▶ [Records for the task]:
◇ ◇ ◇ ◇

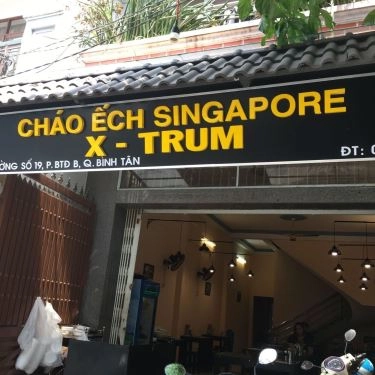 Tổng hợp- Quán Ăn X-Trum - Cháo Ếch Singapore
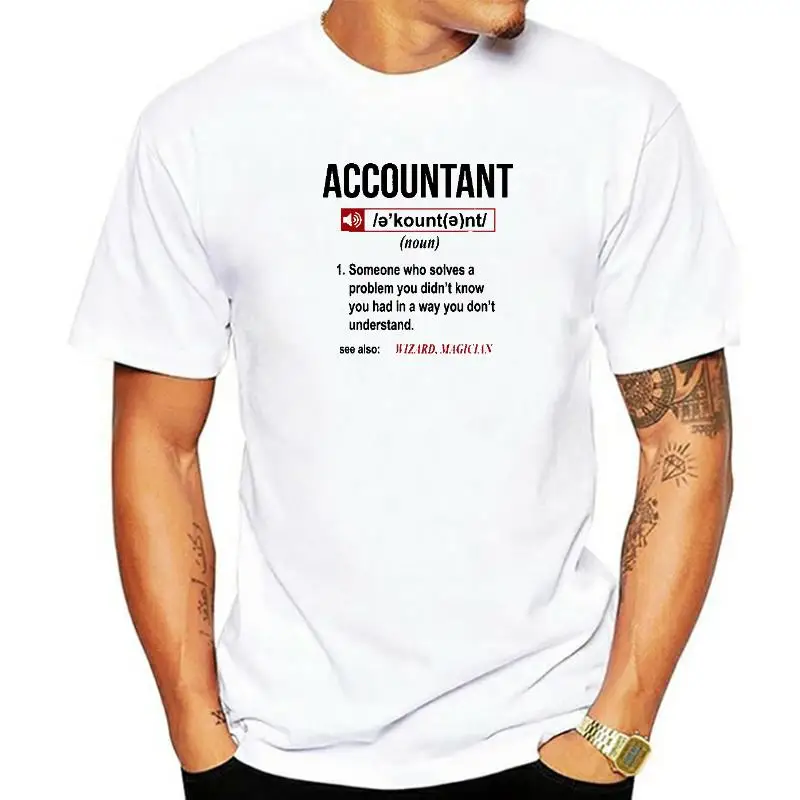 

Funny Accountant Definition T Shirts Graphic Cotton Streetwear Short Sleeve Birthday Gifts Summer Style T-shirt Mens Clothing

◇ ◇ ◇ ◇

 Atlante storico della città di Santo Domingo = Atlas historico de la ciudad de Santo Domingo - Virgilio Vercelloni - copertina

◇ ◇ ◇ ◇

▶ [What the task asks]:
Your answer should be the exact lines above from the one containing "Tổng hợp- Quán" through the one containing "Funny Accountant Definition", with both end lines kept and the pictures removed, please.

▶ [Exercise result]:
 Tổng hợp- Quán Ăn X-Trum - Cháo Ếch Singapore

Funny Accountant Definition T Shirts Graphic Cotton Streetwear Short Sleeve Birthday Gifts Summer Style T-shirt Mens Clothing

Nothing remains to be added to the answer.